It took me a little bit of time to get back into the Lynchian headspace, as it's been a while since I've watched anything of his. It did make sense to me that the show started with Cooper in the Lodge and that it was mostly about his getting out and back to himself. As much as I have affection for the Twin Peaks characters, I didn't particularly see where most of them could go anyway, so I wasn't upset that there wasn't the soap opera stuff of the TV series and that this was mostly about Cooper's journey out of the predicament he was in the last time we'd seen him, 25 years before.

Early Dougie was hard for me because I suffer secondhand embarrassment easily, but once he was able to start being effective in his own weird way, the storyline got a lot more enjoyable.
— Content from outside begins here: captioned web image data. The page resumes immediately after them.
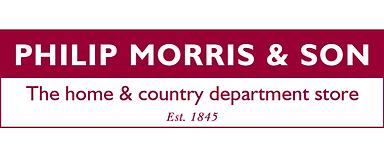 phil morris logo.png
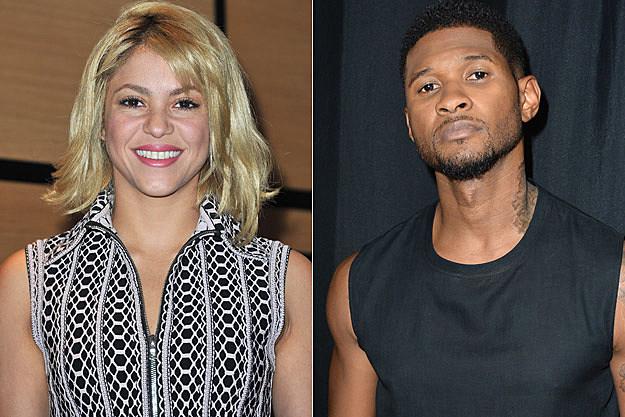 Shakira Set to Make More Money on 'The Voice' Than Usher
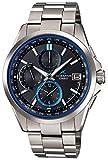 [カシオ]CASIO 腕時計 OCEANUS Classic Line 世界6局電波対応ソーラーウォッチ OCW-T2600-1AJF メンズ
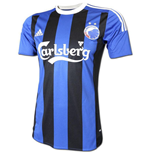 2015-2016 FC Copenhagen Adidas Away Football Shirt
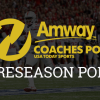 coaches-preseason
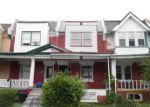 Bank Foreclosure for sale in Philadelphia 19143 ANGORA TER - Property ID: 4153762174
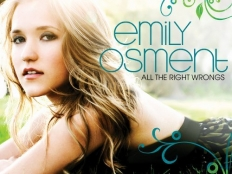 Emily Osment - You Are The Only One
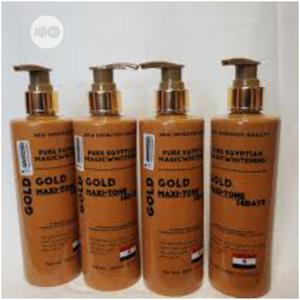 Pure Egyptian Magic Whitening Cream   Bath & Body for sale in Lagos State, Amuwo-Odofin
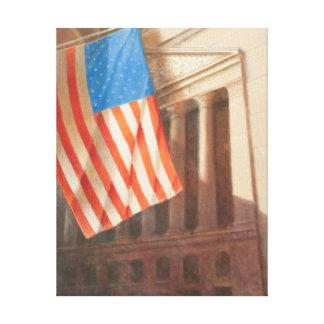 ニューヨーク株式市場2010年 キャンバスプリント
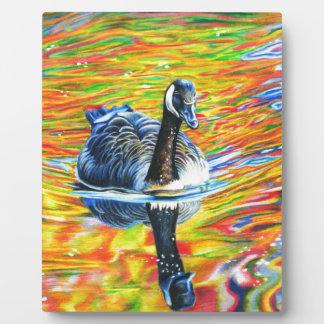 Rainbow Goose Plaque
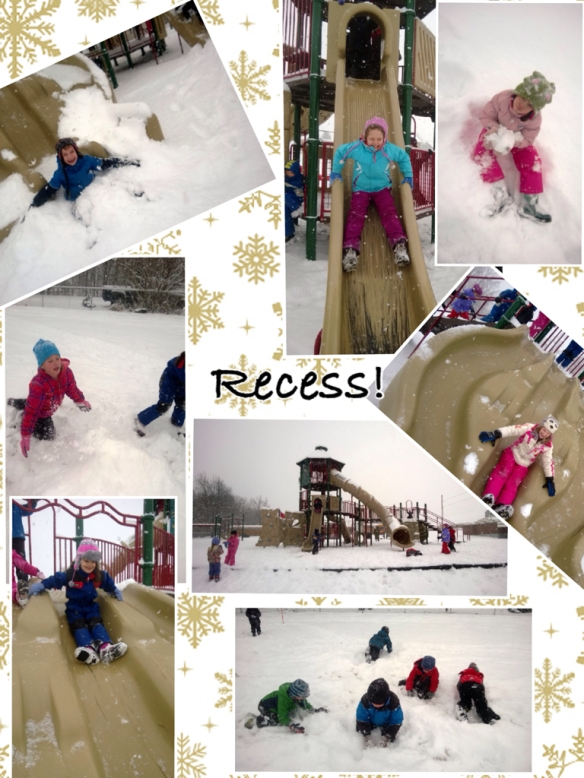 blog-recess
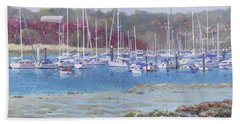 Beach Towel featuring the painting Boats At Hamble Marina by Martin Davey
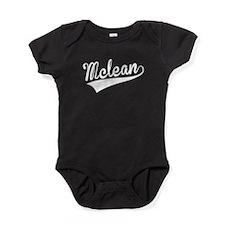 Mclean, Retro, Baby Bodysuit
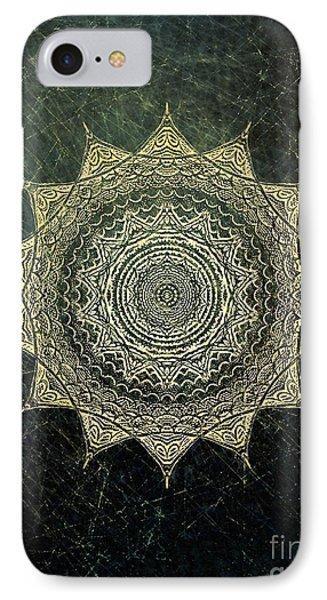 Sun Mandala - Background Variation IPhone Case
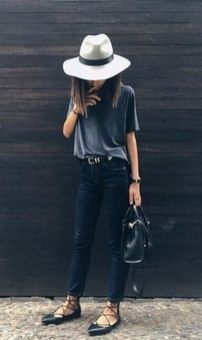 Best simple casual spring styles (72)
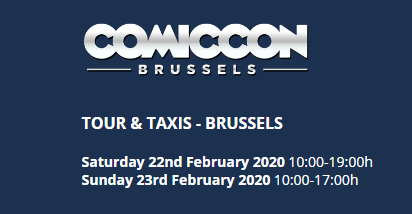 COMICCON Brussels 2020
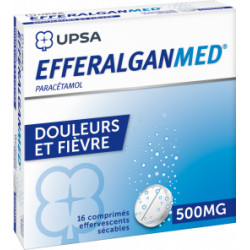 EfferalganMed 500mg  comprimes effervescents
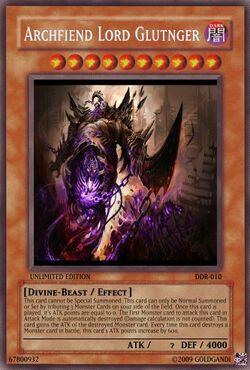 Demon Lord Glutnger.jpg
I'm fascinated by the idea that Cooper actually succeeded in pulling Laura out of that universe before she was murdered, but then of course the Black Lodge got involved and kidnapped her and stuffed her into a timeline where the year is unknown. I read through the vaulted TP threads and there was some thinking expressed there that Cooper trying to save Laura was an example of Cooper trying to do too much, being messianic - and essentially that it was obviously a mistake for him to try to do that.

But we don't know what Laura whispered into Cooper's ear at the start of S3, and I think it's significant that a snapshot of that moment was the image that S3 closed on. Cooper might have been acting on some information she whispered to him. Man, I really wish I knew what happened next...maybe someday.